26-11-06.
Querido amigo José María:
Me he animado a enviarte este artículo que escribí hace algún tiempo para una publicación local y que difundió también Onda Cero, donde narro las vicisitudes de Marbella y de la panda de maleantes que nos ha saqueado. Me ha motivado a hacerlo el hartazgo de oír infundios y sandeces en la llamada prensa del corazón (más bien de la bragueta), y lo que algunos medios llaman “periodismo de investigación”. Si lo crees oportuno, cuélgalo en la página web de la Asociación. Como creo que hay que dar la cara, te adjunto foto del interfecto.
Y deciros que a pesar de todo, esta ciudad sigue siendo maravillosa, que sus gentes son decentes, y que estáis invitados siempre que queráis visitarnos.
Un abrazo a los safistas.
José Luis Rodríguez.

Nuestro bajel, amplio y airoso, con espacio sobrado para comodidad de sus pasajeros, y bodegas bien repletas para soportar sin privaciones las largas travesías, se movía con soltura por los siete mares, siempre envidiado por los demás y siempre requerido por pasajeros de todos los países, que lo elegían para disfrutar de su comodidad y soleamiento.
La tripulación no estaba formada por vulgares galeotes, como en otros navíos, sino por eficaces profesionales, que se movían con soltura por las cubiertas, buenos conocedores de su tarea, correctos y serviciales con el pasaje, siempre cuidadosos del estado de las jarcias y de la prestancia del velamen. Los oficiales del bajel conocían su trabajo y lo hacían con dedicación y entrega, satisfechos por el trabajo bien hecho.
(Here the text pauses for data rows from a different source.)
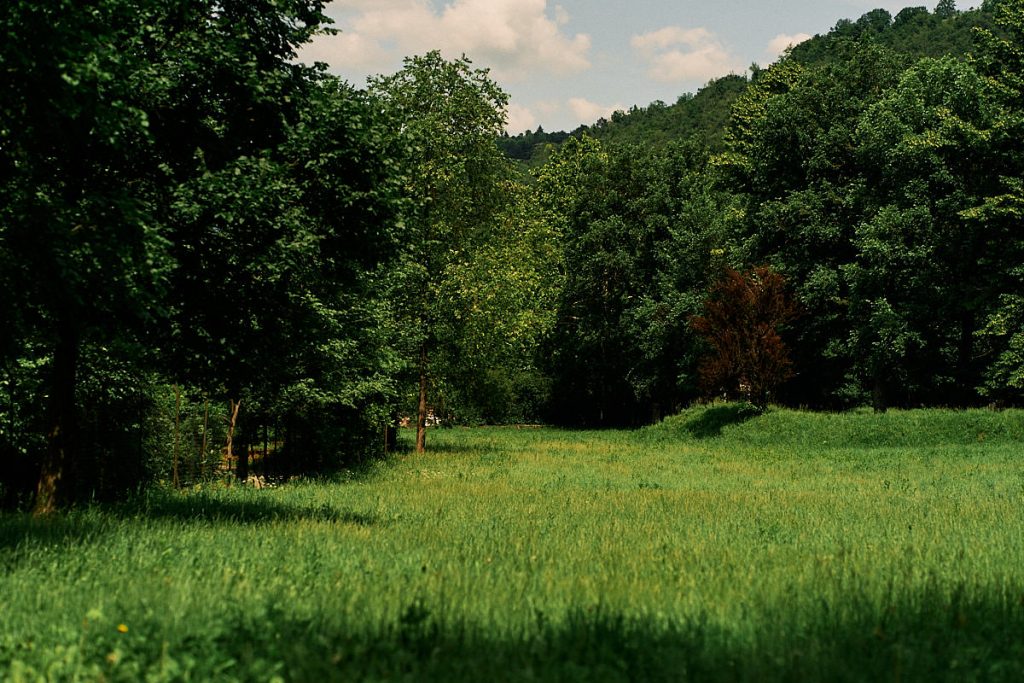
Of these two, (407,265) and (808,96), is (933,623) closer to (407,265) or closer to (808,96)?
(407,265)

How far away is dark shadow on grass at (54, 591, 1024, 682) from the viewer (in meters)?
5.60

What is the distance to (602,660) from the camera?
596cm

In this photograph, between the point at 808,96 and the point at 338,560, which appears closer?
the point at 338,560

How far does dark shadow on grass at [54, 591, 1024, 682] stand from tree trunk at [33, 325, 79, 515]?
7202 mm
Pero en una época de crisis, por mor de unos temporales que sacudieron los océanos, apareció un capitán, llamado Tal y Tal, que había gobernado galeones con bandera negra en el Caribe y, haciendo promesas de rico botín, convenció a los marineros para que le entregasen el timón.

Para ganar más y más doblones, hicieron más pequeños los camarotes de pasajeros, convirtieron la sala de mapas en cantina, masificaron las cubiertas de paseo con cientos de hamacas, y habilitaron camastros en los pasillos. El barco iba sobrecargado, perdía velocidad de crucero, y los pasajeros empezaron a protestar. Pero si los marineros decían algo al capitán, éste les respondía con insultos y descalificaciones, tachándolos de «politiquillos fracasados», «vagos que no habéis probado el jamón hasta que yo llegué» y otras lindezas patibularias. A los pasajeros les decía que el barco era un nido de ratas hasta que él tomó el mando, y que las quejas de la tripulación eran cosa de cuatro sociatas.
La tripulación empezó a preocuparse cuando descubrió que el capitán Tal y Tal había estado vendiendo el barco por piezas: la sentina a unos cordobeses, los mástiles a unos de Valladolid, las velas a unos madrileños… Y el capitán y sus amigos se llevaban bolsas y bolsas de doblones a la isla del tesoro, tierra adentro, mientras gritaba a sus fieles «Todos conmigo, hasta la muerte», subido en su imperioso corcel.
Pero un día, el Justicia Real procesó al Capitán por sus ilegalidades, lo recluyó en el penal de la capital del Reino y lo depuso del mando. Gran conmoción en el puente: los bucaneros deciden entregar el timón al lugarteniente, un tipo bigotudo desvaído y fiel, mientras dicen que no pasa nada, que el Capitán Tal y Tal rige los destinos del navío, aunque no esté en el gobernalle. El lugarteniente obtiene cuatro años, y quiere hacer algunos cambios. Pero se las ve y se las desea para evitar que lo pasen por la quilla. Pocos días después, comienzan las deserciones. Y lo que es peor: el viejo Capitán, al ver que los doblones no fluyen como antes, le promueve un motín, con los doblones del teniente Piedras, contando incluso con dos viejos enemigos: Charles the Andalusian y Elisabeth the Blondie. Asaltan el barco y expulsan a media tripulación. Como nuevo timonel, la fiel Marisol, cantante de la Taberna del Puerto… Y con gran escándalo, empiezan a repartirse los mendrugos que encuentran, que si a ellos les parecen escuálidos, bastarían para hacer feliz a cualquier otra tripulación.